Task goal:
Gather every line below where "standing" appears.

[Stored data]
++++++

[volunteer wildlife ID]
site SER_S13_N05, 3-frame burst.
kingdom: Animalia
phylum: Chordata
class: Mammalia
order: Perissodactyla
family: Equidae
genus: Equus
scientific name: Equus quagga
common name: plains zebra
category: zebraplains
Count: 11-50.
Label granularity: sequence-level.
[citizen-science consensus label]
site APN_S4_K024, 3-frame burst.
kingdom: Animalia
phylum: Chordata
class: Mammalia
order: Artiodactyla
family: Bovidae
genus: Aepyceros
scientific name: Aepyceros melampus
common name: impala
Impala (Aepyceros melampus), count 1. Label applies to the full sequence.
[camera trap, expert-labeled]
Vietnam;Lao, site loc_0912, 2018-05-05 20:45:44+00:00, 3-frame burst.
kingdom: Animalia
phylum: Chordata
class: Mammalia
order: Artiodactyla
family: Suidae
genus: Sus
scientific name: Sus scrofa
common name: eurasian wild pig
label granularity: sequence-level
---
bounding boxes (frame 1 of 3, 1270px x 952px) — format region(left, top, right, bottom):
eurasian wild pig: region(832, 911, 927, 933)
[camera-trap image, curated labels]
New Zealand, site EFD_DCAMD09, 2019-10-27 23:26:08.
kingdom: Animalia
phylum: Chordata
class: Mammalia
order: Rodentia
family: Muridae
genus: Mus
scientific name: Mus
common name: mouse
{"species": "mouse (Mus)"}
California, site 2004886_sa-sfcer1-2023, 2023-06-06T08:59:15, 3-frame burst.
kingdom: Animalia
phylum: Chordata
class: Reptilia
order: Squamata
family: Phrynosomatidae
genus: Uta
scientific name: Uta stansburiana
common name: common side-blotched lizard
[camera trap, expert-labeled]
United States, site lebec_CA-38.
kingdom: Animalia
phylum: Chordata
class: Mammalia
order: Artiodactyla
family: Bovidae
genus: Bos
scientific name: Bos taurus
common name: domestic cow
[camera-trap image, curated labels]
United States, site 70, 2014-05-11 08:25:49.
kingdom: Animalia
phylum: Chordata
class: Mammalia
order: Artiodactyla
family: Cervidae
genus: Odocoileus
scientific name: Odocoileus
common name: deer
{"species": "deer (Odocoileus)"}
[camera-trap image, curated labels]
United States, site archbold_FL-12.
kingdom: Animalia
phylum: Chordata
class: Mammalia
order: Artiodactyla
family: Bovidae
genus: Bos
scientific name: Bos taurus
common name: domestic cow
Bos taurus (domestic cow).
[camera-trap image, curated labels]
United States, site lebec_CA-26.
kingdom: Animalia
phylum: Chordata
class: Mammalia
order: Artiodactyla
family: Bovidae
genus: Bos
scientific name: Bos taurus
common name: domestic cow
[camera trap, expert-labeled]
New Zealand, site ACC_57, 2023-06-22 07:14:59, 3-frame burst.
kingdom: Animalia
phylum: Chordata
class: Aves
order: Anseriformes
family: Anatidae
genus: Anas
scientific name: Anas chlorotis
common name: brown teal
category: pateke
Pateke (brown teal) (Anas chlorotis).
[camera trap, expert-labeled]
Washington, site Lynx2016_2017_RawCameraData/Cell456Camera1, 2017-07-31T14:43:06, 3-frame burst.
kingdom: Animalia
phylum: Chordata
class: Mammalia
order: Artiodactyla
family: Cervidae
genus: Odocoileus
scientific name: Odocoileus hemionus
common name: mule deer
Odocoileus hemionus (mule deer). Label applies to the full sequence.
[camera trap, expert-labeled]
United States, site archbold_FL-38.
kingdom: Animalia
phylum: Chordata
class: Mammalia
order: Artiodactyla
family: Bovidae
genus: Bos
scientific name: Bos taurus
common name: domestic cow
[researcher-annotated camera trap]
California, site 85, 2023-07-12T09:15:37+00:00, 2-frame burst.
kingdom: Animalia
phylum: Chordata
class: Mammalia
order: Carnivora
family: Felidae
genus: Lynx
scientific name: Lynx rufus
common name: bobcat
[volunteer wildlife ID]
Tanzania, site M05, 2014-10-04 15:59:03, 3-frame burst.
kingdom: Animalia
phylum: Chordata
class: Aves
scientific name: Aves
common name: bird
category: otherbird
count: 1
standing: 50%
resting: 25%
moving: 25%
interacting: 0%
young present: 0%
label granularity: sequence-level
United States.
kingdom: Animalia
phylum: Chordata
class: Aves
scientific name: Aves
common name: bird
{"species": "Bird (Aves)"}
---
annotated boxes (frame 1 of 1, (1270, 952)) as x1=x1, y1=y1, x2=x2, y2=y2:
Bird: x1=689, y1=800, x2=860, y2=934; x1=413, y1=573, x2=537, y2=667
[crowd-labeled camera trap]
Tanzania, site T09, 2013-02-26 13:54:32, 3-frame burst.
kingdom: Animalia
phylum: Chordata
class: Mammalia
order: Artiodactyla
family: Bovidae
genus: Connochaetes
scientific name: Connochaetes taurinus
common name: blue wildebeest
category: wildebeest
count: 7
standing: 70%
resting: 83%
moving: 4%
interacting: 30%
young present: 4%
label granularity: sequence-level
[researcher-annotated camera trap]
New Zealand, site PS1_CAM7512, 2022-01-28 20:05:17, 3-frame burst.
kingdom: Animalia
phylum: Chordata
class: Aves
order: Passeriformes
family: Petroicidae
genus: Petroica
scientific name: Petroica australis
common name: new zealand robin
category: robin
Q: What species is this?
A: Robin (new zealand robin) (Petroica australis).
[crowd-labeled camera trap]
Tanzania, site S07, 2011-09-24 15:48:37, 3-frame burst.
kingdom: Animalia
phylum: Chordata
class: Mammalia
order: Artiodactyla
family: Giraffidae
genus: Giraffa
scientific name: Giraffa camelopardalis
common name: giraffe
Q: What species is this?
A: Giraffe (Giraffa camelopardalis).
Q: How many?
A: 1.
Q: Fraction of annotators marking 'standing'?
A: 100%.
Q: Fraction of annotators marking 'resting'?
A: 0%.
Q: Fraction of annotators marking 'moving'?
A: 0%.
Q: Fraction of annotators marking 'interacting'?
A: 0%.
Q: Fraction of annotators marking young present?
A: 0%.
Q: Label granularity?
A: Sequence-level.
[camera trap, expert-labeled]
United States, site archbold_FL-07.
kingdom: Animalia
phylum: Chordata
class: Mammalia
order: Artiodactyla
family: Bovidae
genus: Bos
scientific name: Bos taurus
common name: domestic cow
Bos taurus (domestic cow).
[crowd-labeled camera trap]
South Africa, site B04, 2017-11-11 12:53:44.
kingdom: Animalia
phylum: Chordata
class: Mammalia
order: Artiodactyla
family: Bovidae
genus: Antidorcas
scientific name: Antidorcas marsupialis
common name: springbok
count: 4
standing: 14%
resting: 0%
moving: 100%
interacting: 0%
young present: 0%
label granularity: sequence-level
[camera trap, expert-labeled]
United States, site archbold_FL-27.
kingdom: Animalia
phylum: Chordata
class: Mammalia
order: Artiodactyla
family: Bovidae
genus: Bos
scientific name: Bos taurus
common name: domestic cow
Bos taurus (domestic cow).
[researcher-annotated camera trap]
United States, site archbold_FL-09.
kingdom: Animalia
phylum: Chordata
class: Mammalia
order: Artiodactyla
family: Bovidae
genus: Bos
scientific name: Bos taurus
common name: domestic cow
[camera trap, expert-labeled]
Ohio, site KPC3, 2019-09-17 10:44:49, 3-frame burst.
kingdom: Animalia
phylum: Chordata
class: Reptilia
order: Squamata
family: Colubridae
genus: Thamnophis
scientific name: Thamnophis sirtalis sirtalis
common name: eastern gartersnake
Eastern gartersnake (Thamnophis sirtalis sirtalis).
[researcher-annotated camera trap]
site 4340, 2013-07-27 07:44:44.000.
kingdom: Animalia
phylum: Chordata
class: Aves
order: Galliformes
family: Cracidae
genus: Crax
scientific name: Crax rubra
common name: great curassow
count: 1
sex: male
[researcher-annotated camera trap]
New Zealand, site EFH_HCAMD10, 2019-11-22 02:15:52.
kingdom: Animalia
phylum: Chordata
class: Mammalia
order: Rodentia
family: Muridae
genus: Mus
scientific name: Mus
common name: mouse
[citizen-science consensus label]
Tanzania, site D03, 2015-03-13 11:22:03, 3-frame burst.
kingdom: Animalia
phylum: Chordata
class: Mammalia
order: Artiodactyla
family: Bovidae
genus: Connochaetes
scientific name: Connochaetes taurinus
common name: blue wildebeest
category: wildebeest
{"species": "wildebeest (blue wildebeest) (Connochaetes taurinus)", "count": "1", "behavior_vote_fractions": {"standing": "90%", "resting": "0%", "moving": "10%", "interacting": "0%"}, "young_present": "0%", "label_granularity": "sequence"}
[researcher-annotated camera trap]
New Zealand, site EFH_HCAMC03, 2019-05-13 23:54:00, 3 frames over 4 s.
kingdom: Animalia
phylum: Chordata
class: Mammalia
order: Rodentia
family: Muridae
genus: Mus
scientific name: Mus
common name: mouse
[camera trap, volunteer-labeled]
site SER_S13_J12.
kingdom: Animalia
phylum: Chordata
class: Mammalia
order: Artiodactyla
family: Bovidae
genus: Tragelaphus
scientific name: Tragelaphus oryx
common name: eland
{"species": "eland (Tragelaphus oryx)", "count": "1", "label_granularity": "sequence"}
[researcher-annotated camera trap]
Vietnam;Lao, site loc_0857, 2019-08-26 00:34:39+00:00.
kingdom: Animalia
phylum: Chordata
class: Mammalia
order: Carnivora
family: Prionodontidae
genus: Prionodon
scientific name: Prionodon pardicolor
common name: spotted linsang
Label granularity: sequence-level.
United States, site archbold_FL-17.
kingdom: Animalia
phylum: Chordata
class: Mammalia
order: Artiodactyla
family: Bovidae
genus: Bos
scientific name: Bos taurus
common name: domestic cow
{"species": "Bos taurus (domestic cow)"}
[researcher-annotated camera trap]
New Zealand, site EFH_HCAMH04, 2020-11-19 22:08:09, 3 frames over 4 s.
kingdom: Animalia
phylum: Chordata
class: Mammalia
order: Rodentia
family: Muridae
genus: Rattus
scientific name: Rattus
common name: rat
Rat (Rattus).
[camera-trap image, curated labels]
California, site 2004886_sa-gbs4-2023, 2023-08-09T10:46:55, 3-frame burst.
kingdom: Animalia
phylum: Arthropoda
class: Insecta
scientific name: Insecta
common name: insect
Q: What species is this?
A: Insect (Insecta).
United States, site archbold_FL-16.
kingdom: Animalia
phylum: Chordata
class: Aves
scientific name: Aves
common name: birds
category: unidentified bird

++++++

Solution:
standing: 50%
standing: 70%
Q: Fraction of annotators marking 'standing'?
standing: 14%
{"species": "wildebeest (blue wildebeest) (Connochaetes taurinus)", "count": "1", "behavior_vote_fractions": {"standing": "90%", "resting": "0%", "moving": "10%", "interacting": "0%"}, "young_present": "0%", "label_granularity": "sequence"}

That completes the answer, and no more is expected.